The feedback sandwich has grown quite popular among leaders, coaches and teachers. It consists of putting a negative criticism in between positive comments.
In Adam Grant's LinkedIn post, the Wharton professor and NYT writer noted that "the feedback sandwich doesn't taste as good as it looks." It may have been effective in giving appraisals before but may need to be stopped now.
First of all, the concept has been widely known and may have been ill=used most of the time. Now, when leaders compliment their team members, people brace themselves for the negative part to come. This, in turn, makes the whole thing seem insincere.
Second, if ever bosses are able to convey the positive comments with authenticity and sincerity, this could have an adverse effect on the negative feedback. It is highly likely that the listener will only be able to remember the first and last statements while discounting the middle - this is called the primacy and recency effect.
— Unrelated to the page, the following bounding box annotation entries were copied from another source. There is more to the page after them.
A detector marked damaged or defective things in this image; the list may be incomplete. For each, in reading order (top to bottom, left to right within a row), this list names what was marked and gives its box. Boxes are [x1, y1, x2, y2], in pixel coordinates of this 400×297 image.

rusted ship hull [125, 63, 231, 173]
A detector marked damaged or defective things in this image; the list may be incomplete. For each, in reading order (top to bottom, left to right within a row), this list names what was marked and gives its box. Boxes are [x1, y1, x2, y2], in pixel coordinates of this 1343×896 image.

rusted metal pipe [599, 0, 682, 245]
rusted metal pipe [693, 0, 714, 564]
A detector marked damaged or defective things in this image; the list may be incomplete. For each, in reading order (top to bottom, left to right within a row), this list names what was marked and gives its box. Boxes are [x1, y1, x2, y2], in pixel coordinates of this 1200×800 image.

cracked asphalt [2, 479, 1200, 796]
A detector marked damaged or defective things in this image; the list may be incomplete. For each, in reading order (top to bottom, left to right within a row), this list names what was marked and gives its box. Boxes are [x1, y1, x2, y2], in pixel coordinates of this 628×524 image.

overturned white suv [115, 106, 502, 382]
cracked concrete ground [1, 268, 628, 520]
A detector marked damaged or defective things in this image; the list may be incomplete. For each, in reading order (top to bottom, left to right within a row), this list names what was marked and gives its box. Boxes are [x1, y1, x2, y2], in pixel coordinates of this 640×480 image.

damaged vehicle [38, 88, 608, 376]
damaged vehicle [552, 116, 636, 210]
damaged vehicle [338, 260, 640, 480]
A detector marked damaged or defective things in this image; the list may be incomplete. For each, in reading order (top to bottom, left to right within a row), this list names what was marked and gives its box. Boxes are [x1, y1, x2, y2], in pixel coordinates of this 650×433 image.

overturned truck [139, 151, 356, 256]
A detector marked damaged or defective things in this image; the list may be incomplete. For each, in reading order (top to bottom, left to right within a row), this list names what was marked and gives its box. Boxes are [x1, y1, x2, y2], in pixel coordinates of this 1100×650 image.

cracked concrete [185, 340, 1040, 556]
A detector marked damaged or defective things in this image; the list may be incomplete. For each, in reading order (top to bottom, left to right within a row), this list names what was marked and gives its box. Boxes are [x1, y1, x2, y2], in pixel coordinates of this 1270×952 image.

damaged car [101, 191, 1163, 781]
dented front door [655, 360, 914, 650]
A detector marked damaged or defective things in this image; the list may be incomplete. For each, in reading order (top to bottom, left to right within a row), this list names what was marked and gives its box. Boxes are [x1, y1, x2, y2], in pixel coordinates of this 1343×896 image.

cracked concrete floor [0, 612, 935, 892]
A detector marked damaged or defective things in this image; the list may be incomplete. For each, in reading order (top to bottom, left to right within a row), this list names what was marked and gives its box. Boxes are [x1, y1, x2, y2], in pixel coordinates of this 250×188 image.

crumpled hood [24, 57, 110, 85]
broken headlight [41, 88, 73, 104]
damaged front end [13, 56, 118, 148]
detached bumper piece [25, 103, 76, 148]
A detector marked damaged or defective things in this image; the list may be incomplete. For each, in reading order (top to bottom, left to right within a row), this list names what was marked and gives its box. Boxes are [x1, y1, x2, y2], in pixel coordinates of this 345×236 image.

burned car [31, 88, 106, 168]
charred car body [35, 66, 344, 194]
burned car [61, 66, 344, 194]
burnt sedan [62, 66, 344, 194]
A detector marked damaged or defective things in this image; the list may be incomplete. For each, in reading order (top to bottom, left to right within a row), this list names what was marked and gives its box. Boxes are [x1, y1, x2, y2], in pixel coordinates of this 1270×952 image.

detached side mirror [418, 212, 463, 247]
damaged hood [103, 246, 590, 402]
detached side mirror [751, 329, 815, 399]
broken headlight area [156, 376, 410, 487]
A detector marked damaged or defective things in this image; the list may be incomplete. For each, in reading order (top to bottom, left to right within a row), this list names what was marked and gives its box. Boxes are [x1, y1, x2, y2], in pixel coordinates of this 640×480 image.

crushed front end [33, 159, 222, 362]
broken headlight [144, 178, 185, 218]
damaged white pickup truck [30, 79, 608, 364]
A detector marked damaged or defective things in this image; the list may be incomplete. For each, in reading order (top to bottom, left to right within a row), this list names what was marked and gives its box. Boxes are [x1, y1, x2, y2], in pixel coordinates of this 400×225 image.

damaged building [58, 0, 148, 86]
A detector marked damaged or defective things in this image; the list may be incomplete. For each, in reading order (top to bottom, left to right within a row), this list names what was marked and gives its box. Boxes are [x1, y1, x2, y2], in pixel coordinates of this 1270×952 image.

As leaders, sometimes it's important to go ahead and give the negative feedback directly. Just make sure that you explain why you're giving the criticism and certify that you have your team member's back.
It is also important to talk as a friend. Don't make it a boss vs. employee thing. Ask if the individual contributor is open to receiving feedback and listen to their suggestions as well.
According to LifeHacker, another tool that leaders could use is the "What I Like..." feedback model. Apparently, this is especially helpful when dealing with extra sensitive people by working around things or words that triggers defenses.
The model is composed of telling the person about what you like about his or her work. Make sure to give concrete and specific examples as well as explain why you like it.
Next, you can then suggest ways to improve by saying, "What would make me like it even more is..." This way, you are not just telling them that they're doing great, you also provide opportunities for growth and making their work better.